==== Sumber

Kamis, 18 November 2010

Kohesivitas

Definisi
Collins dan Raven (1964) : kekuatan yang mendorong anggota kelompok untuk tetap tinggal di dalam kelompok dan mencegahnya meninggalkan kelompok. 
Kohesivitas merupakan kekuatan interaksi dari anggota suatu kelompok. Kohesivitas ditunjukkan dalam bentuk keramahtamahan antar anggota kelompok, mereka biasanya senang untuk bersama-sama. Masing-masing anggota merasa bebas untuk mengemukakan pendapat dan sarannya. Anggota kelompok biasanya juga antusias terhadap apa yang ia kerjakan dan mau mengorbankan kepentingan pribadi demi kepentingan kelompoknya. Merasa rela menerima tanggung jawab atas aktivitas yang dilakukan untuk memenuhi kewajibannya. Semua itu menunjukan adanya kesatuan, kereratan, dan saling menarik dari anggota kelompok.
Alat Ukur
1. Ketertarikan interpersonal antar anggota
2. Ketertarikan anggota pada kegiatan dan fungsi kelompok
3. Sejauh mana anggota tertarik pada kelompok sebagai alat untuk memuaskan kebutuhan personalnya (Mc David dan Harary)


Faktor-Faktor
Faktor-faktor yang dapat meningkatkan kohesivitas/kepaduan.
Ø Kesamaan nilai dan tujuan.

========
==== Informasi yang Diberikan

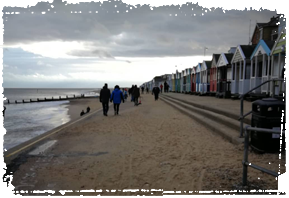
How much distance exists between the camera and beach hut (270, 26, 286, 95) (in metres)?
11.0

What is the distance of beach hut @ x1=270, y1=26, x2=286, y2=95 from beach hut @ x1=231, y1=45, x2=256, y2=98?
3.27 meters

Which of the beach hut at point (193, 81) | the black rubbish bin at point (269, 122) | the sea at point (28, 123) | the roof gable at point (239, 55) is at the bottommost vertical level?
the sea at point (28, 123)

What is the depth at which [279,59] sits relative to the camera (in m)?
11.4

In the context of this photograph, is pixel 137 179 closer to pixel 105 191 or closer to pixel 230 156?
pixel 105 191

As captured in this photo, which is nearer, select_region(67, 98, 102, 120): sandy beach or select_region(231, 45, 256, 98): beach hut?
select_region(231, 45, 256, 98): beach hut

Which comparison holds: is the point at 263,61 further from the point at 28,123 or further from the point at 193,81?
the point at 193,81

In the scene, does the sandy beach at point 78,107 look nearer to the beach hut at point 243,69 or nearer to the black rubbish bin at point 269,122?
the beach hut at point 243,69

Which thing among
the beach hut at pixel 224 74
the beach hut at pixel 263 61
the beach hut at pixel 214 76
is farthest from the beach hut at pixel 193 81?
the beach hut at pixel 263 61

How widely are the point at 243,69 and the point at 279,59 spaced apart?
460 cm

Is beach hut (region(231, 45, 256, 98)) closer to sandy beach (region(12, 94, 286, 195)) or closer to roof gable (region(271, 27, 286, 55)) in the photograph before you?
roof gable (region(271, 27, 286, 55))

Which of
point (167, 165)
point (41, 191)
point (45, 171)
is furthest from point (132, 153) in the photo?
point (41, 191)

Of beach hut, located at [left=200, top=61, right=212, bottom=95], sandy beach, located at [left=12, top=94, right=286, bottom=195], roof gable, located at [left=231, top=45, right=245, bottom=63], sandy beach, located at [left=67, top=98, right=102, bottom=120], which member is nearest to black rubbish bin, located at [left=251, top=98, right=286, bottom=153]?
sandy beach, located at [left=12, top=94, right=286, bottom=195]

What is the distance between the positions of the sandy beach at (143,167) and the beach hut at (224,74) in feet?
46.9

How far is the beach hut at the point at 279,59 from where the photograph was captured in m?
11.0
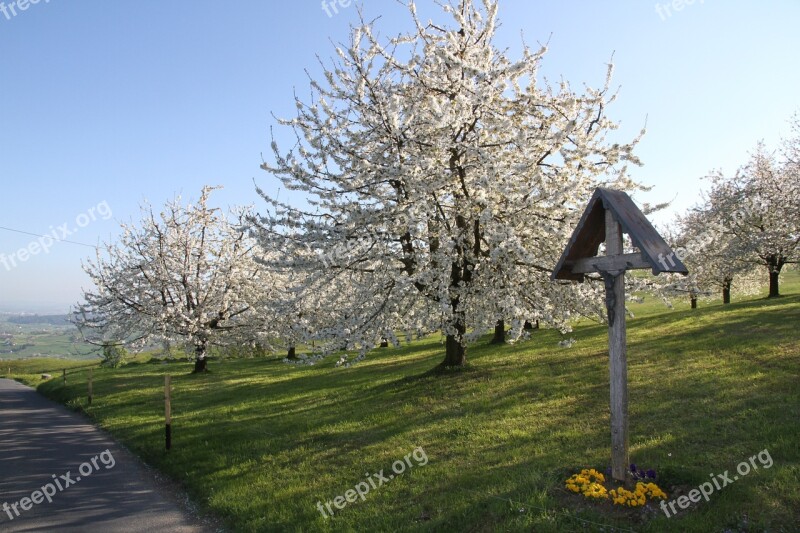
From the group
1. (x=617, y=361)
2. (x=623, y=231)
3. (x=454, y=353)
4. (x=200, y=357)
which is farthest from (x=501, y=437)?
(x=200, y=357)

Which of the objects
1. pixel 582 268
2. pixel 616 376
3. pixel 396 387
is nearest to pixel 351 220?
pixel 396 387

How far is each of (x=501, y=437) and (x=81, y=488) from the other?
7.65 m

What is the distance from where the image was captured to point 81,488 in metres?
8.80

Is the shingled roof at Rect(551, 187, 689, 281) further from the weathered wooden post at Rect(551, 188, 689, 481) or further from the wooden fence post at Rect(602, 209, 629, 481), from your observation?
the wooden fence post at Rect(602, 209, 629, 481)

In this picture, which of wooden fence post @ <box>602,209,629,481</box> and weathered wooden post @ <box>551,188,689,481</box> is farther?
wooden fence post @ <box>602,209,629,481</box>

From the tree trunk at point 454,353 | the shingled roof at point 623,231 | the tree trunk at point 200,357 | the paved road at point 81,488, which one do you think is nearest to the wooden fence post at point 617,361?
the shingled roof at point 623,231

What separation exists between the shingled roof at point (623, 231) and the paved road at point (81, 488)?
645 centimetres

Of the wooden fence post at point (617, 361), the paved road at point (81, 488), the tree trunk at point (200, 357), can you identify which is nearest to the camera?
the wooden fence post at point (617, 361)

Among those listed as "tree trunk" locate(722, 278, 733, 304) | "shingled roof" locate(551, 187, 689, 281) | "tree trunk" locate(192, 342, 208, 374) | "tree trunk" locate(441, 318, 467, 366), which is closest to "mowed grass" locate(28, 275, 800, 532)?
"tree trunk" locate(441, 318, 467, 366)

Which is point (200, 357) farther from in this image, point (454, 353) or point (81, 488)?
point (81, 488)

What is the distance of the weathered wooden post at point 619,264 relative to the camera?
5770 millimetres

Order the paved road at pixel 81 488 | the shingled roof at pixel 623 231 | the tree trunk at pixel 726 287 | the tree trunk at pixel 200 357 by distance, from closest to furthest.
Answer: the shingled roof at pixel 623 231 < the paved road at pixel 81 488 < the tree trunk at pixel 200 357 < the tree trunk at pixel 726 287

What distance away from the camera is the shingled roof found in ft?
18.6

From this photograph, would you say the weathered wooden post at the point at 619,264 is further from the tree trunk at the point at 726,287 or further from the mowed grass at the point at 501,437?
the tree trunk at the point at 726,287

========

▶ Perintah Tertulis 1: Dalam teks tentang kohesivitas, bagaimana Collins dan Raven (1964) mendefinisikan kohesivitas?
▶ Perintah Tertulis 2: Tuliskan lanjutan teks tentang kohesivitas kelompok, dimulai tepat setelah kalimat terakhir yang ditampilkan.

▶ Hasil Latihan 1: Kohesivitas adalah kekuatan yang mendorong anggota kelompok untuk tetap tinggal di dalam kelompok dan mencegahnya meninggalkan kelompok.

▶ Hasil Latihan 2:
Kohesivitas akan terjadi bila anggota kelompok memiliki sikap, nilai dan tujuan yang sama.
Ø Keberhasilan dalam mencapai tujuan.
Keberhasilan dalam mencapai tujuan yang penting dapat meningkatkan kesatuan kelompok, kepuasan antar anggota kelompok dan membuat kelompok menjadi lebih menarik bagi anggotanya.
Ø Status kelompok.
Kelompok yang memiliki status atau kedudukan yang lebih tinggi lebih menarik bagi para anggotanya.
Ø Penyelesaian perbedaan.
Jika terjadi perbedaan tentang suatu masalah penting yang terjadi dalam kelompok, maka diperlukan penyelesaian yang dapat memuaskan semua anggota.
Ø Kecocokan terhadap norma-norma.
Norma membantu dan mempermudah dalam meramalkan dan mengendalikan perilaku yang terjadi dalam kelompok.
Ø Daya tarik pribadi.
Kohesivitas atau kepaduan akan meningkat jika terdapat adanya daya tarik dari para anggota yaitu adanya kepercayaan timbal balik dan saling memberikan dukungan. Daya tarik ini berfungsi untuk mengatasi hambatan dalam mencapai tujuan.
Ø Persaingan antar kelompok.
Persaingan antar kelompok yang terjadi dapat menyebabkan anggota kelompok lebih erat dan bersatu dalam melakukan aktivitasnya.
Ø Pengakuan dan penghargaan.
Jika suatu kelompok berprestasi dengan baik kemudian mendapat pengakuan dan penghargaan dari pimpinan, maka dapat meningkatkan kebanggaan dan kesetian dari anggota kelompok.
Ø Pengalaman yang tidak menyenangkan dengan kelompok.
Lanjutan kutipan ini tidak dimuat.